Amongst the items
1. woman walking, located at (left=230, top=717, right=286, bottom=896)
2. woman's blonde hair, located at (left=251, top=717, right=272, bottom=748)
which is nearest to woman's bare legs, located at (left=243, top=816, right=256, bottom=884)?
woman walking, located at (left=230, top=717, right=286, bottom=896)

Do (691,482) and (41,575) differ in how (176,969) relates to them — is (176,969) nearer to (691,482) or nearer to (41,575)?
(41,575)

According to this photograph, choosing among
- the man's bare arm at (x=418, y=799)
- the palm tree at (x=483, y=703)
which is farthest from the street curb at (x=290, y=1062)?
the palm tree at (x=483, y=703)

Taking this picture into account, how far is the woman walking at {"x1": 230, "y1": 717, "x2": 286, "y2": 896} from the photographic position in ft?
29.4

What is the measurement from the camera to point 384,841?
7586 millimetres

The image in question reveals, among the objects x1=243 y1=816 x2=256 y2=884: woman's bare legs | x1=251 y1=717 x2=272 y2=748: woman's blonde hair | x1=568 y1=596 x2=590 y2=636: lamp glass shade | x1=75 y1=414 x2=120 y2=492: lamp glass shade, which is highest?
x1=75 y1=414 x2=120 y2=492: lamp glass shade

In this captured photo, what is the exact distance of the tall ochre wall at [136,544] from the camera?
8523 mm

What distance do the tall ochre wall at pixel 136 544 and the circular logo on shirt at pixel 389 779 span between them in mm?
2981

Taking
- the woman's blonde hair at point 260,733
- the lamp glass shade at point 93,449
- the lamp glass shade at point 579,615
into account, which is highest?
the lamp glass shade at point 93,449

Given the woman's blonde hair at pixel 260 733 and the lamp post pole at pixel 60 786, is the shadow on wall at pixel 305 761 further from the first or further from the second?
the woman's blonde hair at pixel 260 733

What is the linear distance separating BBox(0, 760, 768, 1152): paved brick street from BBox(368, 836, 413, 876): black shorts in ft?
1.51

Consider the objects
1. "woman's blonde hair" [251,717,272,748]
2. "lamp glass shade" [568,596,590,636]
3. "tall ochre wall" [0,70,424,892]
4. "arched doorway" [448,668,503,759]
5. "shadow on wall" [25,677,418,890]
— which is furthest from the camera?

--

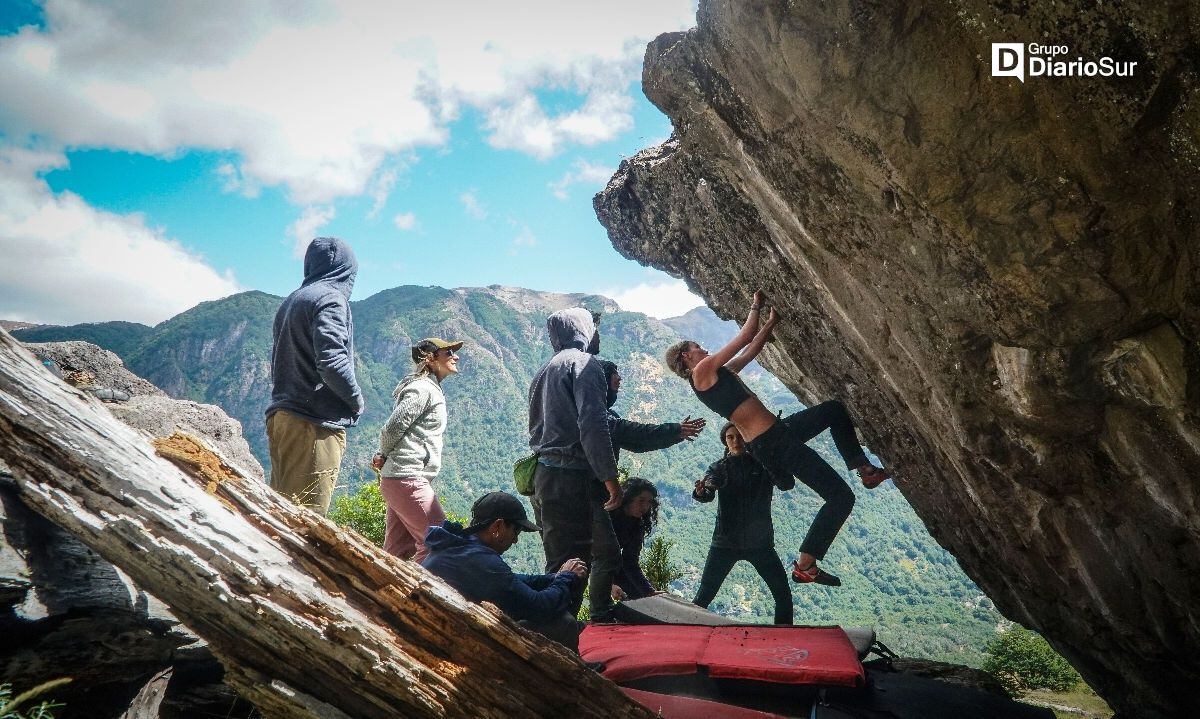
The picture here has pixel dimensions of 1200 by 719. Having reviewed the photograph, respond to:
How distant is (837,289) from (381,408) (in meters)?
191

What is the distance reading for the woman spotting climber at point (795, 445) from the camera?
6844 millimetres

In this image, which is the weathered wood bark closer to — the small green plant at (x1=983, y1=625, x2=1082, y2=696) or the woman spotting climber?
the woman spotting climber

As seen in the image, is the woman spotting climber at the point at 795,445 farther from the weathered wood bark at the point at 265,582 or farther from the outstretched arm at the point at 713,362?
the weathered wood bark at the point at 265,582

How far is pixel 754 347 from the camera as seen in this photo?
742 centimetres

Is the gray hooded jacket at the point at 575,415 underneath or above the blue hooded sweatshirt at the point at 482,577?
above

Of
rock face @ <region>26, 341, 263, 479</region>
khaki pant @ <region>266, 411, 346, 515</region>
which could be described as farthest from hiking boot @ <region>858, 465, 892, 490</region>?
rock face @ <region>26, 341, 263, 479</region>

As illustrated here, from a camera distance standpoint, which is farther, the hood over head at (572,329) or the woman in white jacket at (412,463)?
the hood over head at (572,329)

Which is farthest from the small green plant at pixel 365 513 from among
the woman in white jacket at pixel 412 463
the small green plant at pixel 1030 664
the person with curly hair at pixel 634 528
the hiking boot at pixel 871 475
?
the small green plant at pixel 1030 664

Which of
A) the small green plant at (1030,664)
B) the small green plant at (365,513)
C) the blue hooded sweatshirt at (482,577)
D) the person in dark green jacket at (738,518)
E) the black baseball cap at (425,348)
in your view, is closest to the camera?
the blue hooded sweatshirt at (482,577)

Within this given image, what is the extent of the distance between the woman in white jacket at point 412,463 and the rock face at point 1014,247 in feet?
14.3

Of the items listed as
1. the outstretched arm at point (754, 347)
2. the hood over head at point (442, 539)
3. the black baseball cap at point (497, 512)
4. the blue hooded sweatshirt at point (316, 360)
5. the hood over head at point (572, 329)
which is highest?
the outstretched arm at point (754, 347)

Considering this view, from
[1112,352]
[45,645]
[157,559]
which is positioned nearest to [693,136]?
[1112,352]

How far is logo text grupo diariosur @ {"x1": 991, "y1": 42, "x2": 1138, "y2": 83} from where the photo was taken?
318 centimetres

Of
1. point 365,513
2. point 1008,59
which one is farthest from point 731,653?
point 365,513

* * *

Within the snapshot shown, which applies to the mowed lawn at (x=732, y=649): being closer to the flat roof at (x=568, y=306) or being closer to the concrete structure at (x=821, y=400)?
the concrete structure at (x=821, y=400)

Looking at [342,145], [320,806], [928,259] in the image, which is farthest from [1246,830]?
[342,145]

* STATED TASK *
Copy the part of the rows that opens with the line containing "Consider the objects" and closes with the line containing "furthest from the camera?", keeping every line the same and including both of those lines.

* ANSWER *
Consider the objects
1. "woman's blonde hair" [251,717,272,748]
2. "lamp glass shade" [568,596,590,636]
3. "tall ochre wall" [0,70,424,892]
4. "arched doorway" [448,668,503,759]
5. "shadow on wall" [25,677,418,890]
— which is furthest from the camera?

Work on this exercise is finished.